Namun, apakah dengan meminta maaf kepada anak tidak akan menurunkan wibawa kita sebagai orangtua? Tentu saja tidak kalau kita tahu pesis bagaimana cara yang tepat untuk meminta maaf kepada anak. Inilah beberapa langkah meminta maaf pada anak tanpa membuat kita harus kehilangan wibawa di depan anak-anak.
1. Mengaku bersalah. Mengaku bersalah kepada anak teryata bukan hal yang mudah dilakukan oleh para orangtua, karena orangtua seringkali merasa gengsi. Lupakanlah gengsi itu, kalau memang kita tak ingin masalah yang ada terus berlanjut. Sadari bahwa permasalahan itu muncul akibat kesalahan kita dan akui itu di hadapan anak. Dengan demikian, anak akan merasa diperlakukan secara adil. Mengakui kesalahan merupakan salah satu faktor penting dalam meminta maaf.
2. Tulus. Meminta maaf sebaiknya dilakukan secara tulus. Jangan mencoba untuk membohongi anak karena anak-pun punya perasaan. Anak akan tahu dan merasakan itu saat kita meminta maaf hanya sebagai basa-basi. Akibatnya, anak akan merasa dibohongi, dan ini akan dapat menumbuhkan rasa ketidakpercayaan anak kepada kita sebagai orangtua.
3. Tenang. Meminta maaf sebaiknya dilakukan setelah kita merasa lebih tenang. Meminta maaf dalam keadaan emosi tidak akan membuahkan hasil seperti yang kita harapkan. Kalau kita belum bisa bersikap tenang, katakan kepada anak bahwa kita butuh waktu untuk sendiri, sebelum melanjutkan pembicaraan dengannya. Kemudian, pikirkan apa yang terjadi dan apa penyebabnya agar pikiran jadi tenang.
4. Tepat sasaran. Katakan permintaan maaf kita secara langsung dan dalam kalimat yang tidak berbelit-belit. Ingat, yang kita mintakan maaf adalah sikap kita yang baru saja terjadi, bukan kepribadian kita. Misalnya, kita meminta maaf atas kemarahan dan ucapan kita yang kasar kepada anak, bukan atas kepribadian Anda yang emosional.
5. Jangan menyalahkan. Jangan sekali-kali kita balik menyalahkan anak hanya untuk membenarkan sikap kita sendiri. Misalnya, kita mengatakan kepada anak bahwa ”Seandainya kamu tidak malas, ibu tidak akan marah terus kepadamu”. Ini sama saja kita tidak meminta maaf, melainkan justru menyalahkan anak yang berakibat semakin meruncingnya permasalahan.
6. Meminta maaf. Akui bahwa kita bersalah dan bertanyalah kepada anak apakah ia mau memaafkan kita. Dialog ini akan mempermudah kita untuk mengungkapkan penyesalan, sekaligus membuat anak belajar memahami cara memperbaiki hubungan.
7. Evaluasi. Ajaklah anak untuk melihat dan mengevaluasi kembali bagaimana kita bisa menyelesaikan suatu permasalahan dengan baik. Buatlah kesepakatan dengan anak mengenai cara yang sebaiknya dilakukan bila masalah yang sama terjadi lagi nanti.
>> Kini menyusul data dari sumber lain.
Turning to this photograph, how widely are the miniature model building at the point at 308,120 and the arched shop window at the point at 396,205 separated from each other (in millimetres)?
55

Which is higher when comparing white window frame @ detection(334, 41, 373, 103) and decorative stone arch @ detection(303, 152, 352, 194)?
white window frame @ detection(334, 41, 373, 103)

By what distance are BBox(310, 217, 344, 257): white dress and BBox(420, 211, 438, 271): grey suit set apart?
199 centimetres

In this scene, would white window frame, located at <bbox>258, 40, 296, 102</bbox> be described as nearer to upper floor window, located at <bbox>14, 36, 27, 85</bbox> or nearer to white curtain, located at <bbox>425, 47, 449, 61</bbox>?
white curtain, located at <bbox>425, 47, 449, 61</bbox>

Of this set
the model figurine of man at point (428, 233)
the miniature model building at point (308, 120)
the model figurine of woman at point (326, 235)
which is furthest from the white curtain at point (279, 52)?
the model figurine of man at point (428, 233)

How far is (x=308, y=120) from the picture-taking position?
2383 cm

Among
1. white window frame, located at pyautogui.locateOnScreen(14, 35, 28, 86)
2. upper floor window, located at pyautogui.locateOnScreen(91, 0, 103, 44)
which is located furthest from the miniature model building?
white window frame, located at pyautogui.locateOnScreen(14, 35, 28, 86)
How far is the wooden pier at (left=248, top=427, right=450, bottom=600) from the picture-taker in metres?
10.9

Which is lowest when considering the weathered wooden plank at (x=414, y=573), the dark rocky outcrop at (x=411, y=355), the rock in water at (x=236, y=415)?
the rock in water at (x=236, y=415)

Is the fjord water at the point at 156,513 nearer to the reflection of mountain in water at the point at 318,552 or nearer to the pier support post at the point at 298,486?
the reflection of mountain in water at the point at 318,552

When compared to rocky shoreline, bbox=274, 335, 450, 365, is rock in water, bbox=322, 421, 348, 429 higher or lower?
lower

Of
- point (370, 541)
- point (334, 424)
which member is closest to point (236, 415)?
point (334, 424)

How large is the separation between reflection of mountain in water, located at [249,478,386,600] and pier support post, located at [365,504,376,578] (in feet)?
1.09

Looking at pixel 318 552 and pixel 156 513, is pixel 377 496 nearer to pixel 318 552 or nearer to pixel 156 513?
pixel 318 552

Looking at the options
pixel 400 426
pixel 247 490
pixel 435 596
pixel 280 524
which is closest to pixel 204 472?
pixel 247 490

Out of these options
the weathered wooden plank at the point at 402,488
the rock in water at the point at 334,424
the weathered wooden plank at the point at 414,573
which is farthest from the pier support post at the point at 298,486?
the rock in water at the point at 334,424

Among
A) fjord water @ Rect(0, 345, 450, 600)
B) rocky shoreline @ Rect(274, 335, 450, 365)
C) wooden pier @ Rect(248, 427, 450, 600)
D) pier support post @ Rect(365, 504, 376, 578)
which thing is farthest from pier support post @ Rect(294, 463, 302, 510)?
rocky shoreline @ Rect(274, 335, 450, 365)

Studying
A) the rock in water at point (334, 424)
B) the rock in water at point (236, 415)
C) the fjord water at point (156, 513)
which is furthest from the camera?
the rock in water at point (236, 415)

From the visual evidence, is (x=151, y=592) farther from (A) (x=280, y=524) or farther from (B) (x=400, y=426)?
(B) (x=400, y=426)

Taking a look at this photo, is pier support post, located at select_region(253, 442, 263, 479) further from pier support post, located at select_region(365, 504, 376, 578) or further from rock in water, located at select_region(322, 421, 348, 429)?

8. Lupakan. Bagaimanapun juga, walaupun kita sebagai orangtua, kita hanya seorang manusia, yang tentu tidak sempurna dan bisa berbuat salah. Namun, jangan terus berkutat pada rasa bersalah kita. Setelah meminta maaf, lupakan masalah tersebut dan berusahalah untuk tidak mengulanginya lagi, sama seperti ketika kita meminta anak-anak untuk tidak mengulang kesalahannya.
9. Jangan berlebihan. Berlebihan dan selalu meminta maaf, bahkan untuk hal-hal yang sangat sepele, justru akan membuat kita kehilangan wibawa. Mintalah maaf kepada anak karena kita memang bersalah, bukan karena kita berusaha menerapkan disiplin atau hukuman yang diberlakukan di dalam rumah.